A Single Drop is an amazing charity. I heard about Gemma Bulos's work in 2003 and in 2004 and 2005 she came and visited Cork City - the first visit in March 2004 involved visiting over 10 schools in the city raising awareness on the water crisis as well as coming and singing at a concert we had which was attended for a few hundred people. In March 2005, Gemma returned and visited some elderly day-care centres as well as a number of centres which work with adults with special needs. The work of ASD has spread all over the planet with projects running in Africa and the Phillipines. I can't rate highly enough the work that is being done by A Single Drop.
A Single Drop is a tremendous non-profit that truly helps change the World. For many years, the role of women in "less than developed" areas have been muted. A Single Drop is giving these women, not only an avenue to provide the basic necessity of water to their family/community, but more significantly, changing the way that they think of themselves. This important transformation of thought will only gain momentum through time and allow communities to depend upon each other, in ways that have been missing for many generations. In such war-torn areas like Africa, women will be the leading influence in creating a lasting and sustainable economic structure. I am proud to be part of the donorship that helps to achieve this non-profit's wonderful mission.
In August of 2008 I visited an orphanage in Chimoio, Mozambique near the border of Zimbabwe. A Single Drop had just arrived and I was fortunate enough to spend nearly a month with Gemma Bulos, Mariah Klingsmith and Evans Chiyenge while they educated a group of local Chimoio women about fresh-water, sanitation and hygeine.

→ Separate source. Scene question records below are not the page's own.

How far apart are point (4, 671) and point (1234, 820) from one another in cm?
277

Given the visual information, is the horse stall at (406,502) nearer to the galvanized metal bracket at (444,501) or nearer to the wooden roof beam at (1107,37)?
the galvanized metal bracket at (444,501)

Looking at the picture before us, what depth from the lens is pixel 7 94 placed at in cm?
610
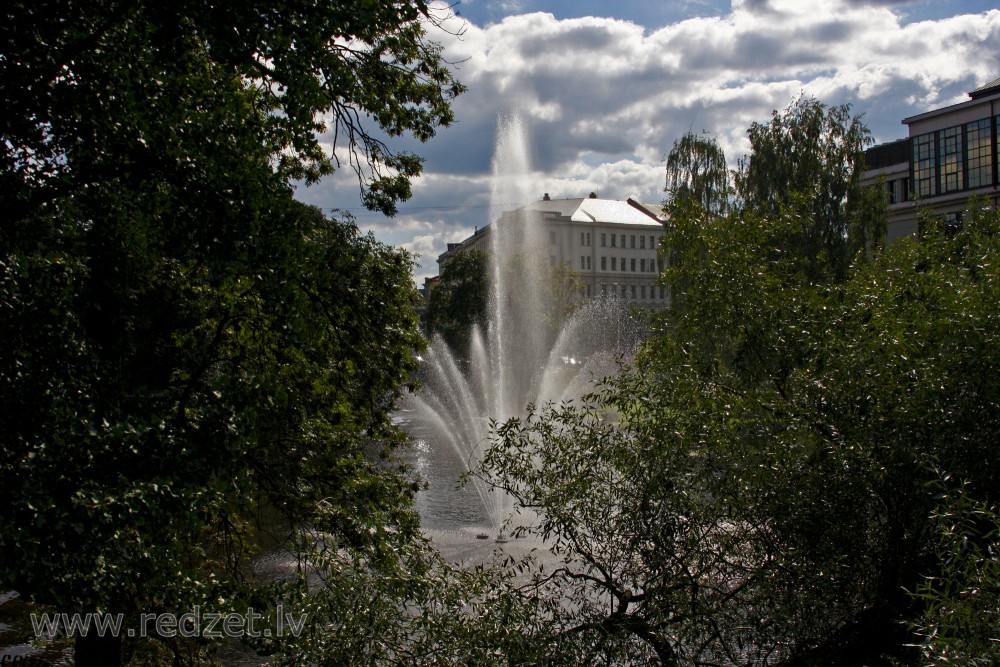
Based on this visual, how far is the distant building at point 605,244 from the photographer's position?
10550cm

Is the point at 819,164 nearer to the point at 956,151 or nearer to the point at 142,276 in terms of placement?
the point at 956,151

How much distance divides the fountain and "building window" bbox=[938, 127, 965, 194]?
2100 centimetres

Over the following weeks I observed and photographed as they taught the women how to construct gravity-fed bio-sand filters to purify their household drinking water. Keep in mind that the majority of these people survive on less than a dollar a day, have no plumbing and have been given little means of education. I have to say I have never witnessed anything more inspiring. ASD walked in and within a month's time educated these women about water, taught them to build the bio-sand filters, taught the women how to teach others, and gave them the tools and knowhow to begin their own business providing the most important ingredient in life after oxygen. Since then I have studied up a bit on Africa's economic and social dilemmas and the social entreprenuership model that ASD has created is magnificent. It is hard for a Westerner from a developed nation to understand the magnitude of what these Mozambican women are up against, and they have a voracious appetite for learning the skills neccessary to take care of their families, improve their lives and their communities. A Single Drop has stepped in to begin filling that void, targeting the most important and basic human needs to begin rebuilding this devastated nation. One need only look at the faces of the women in the program to know that it is making an immeasurable impact and is a cause worth supporting. I have to give ASD five stars, though I know that there are many more people out there still suffering, and I would urge whoever might read this to get involved and help A Single Drop to work toward a sixth star, where everyone on Earth has (at minimum) free access to fresh water and a basic education of sanitation and hygeine.
A Single Drop has helped us bring our learnings from an international training back to our community. They gave us additional on-site training in water testing, Biosand water filter construction, WASH education and solar cooking. Local government, schools, Girl Guides, church groups and communities are benefiting from our work and advocacy for access to better water, sanitation and hygiene!